Among the statements from the FAA is the claim that "The safety culture at Southwest Airlines consists of using 'diversion, distraction, and power' to get what the company wants." That is a direct indictment of the culture and leadership of a company that has long prided itself on both.
In a statement, the airline disputed the findings of the safety audit:
We adamantly disagree with unsubstantiated references to Southwest's safety culture. Southwest maintains a culture of compliance recognizing the Safety of our operation as the most important thing we do. The success of our business depends, in and of itself, on the Safety of our operation, and while we work to improve each and every day, any implication that we would tolerate a relaxing of our standards is absolutely unfounded.

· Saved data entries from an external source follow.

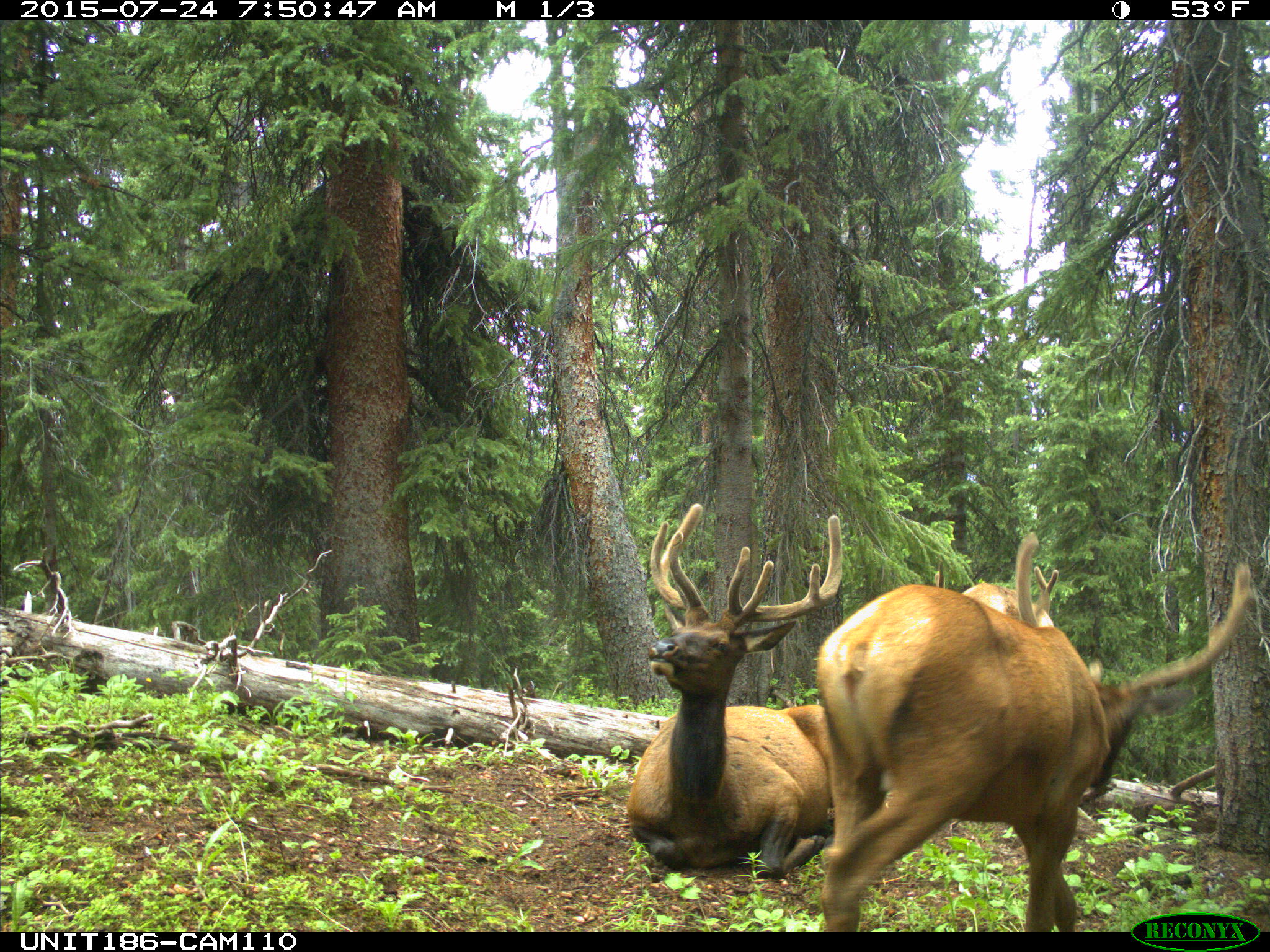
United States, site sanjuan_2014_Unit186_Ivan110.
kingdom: Animalia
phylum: Chordata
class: Mammalia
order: Artiodactyla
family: Cervidae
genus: Cervus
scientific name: Cervus elaphus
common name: red deer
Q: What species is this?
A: Cervus elaphus (red deer).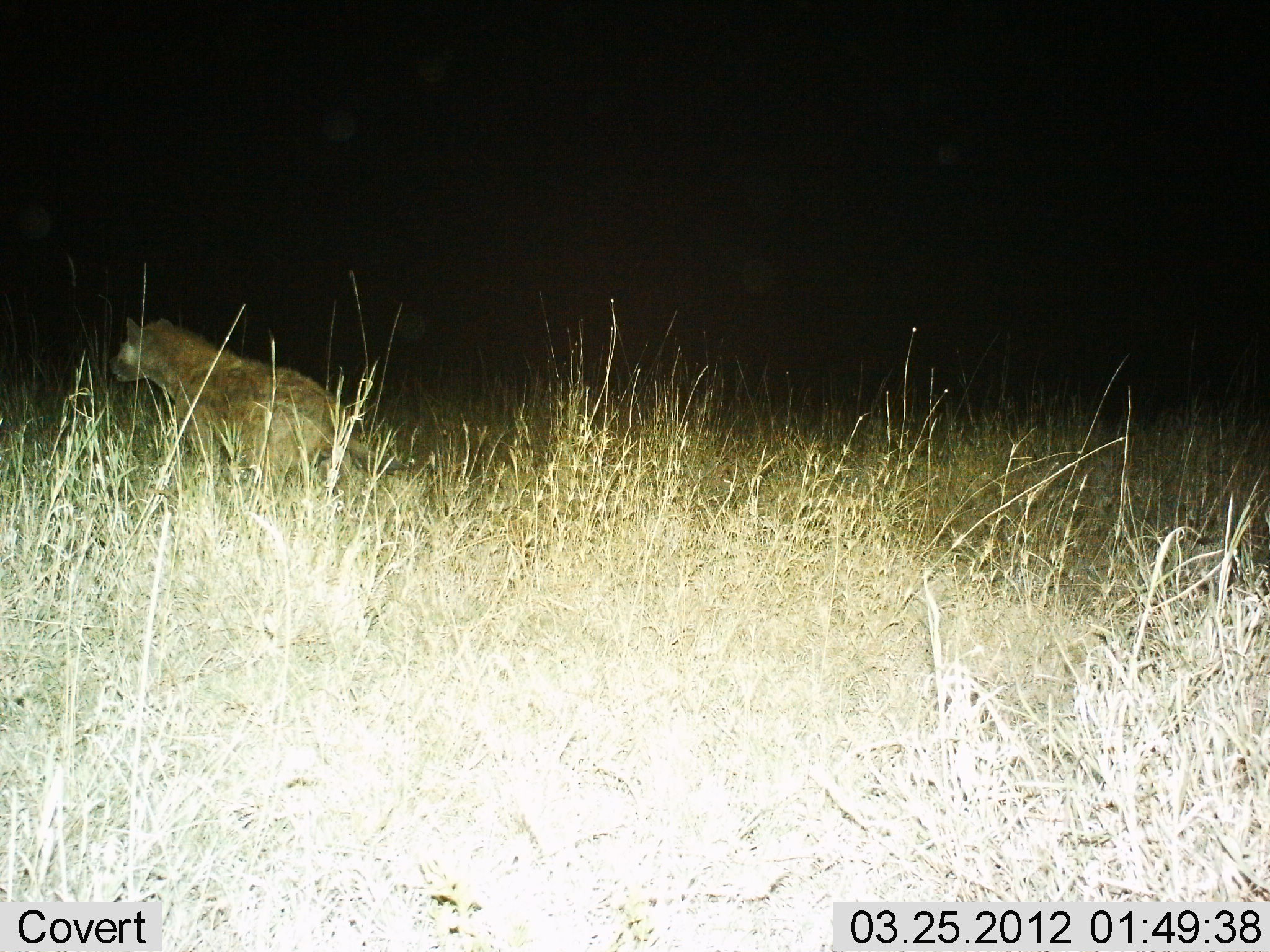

There's a valuable lesson here for every entrepreneur about how your company's culture reflects your values. Or, said another way, your culture reveals not who you say you are as a company but who you actually may be. Part of Southwest's is that it's a customer-friendly, no-frills airline that doesn't take itself too seriously. Except, there are some things that we expect an airline to take seriously.
Just because you say you're customer-friendly, it doesn't actually make it so. In fact, just because your outward policies (like no baggage fees) are popular among your customers, other things, like safety, are far more important.
Ultimately, your culture reflects the things you truly think are important. Your team will behave according to what they believe is important to leadership, and if they aren't doing the right things, it's on the leaders to take action.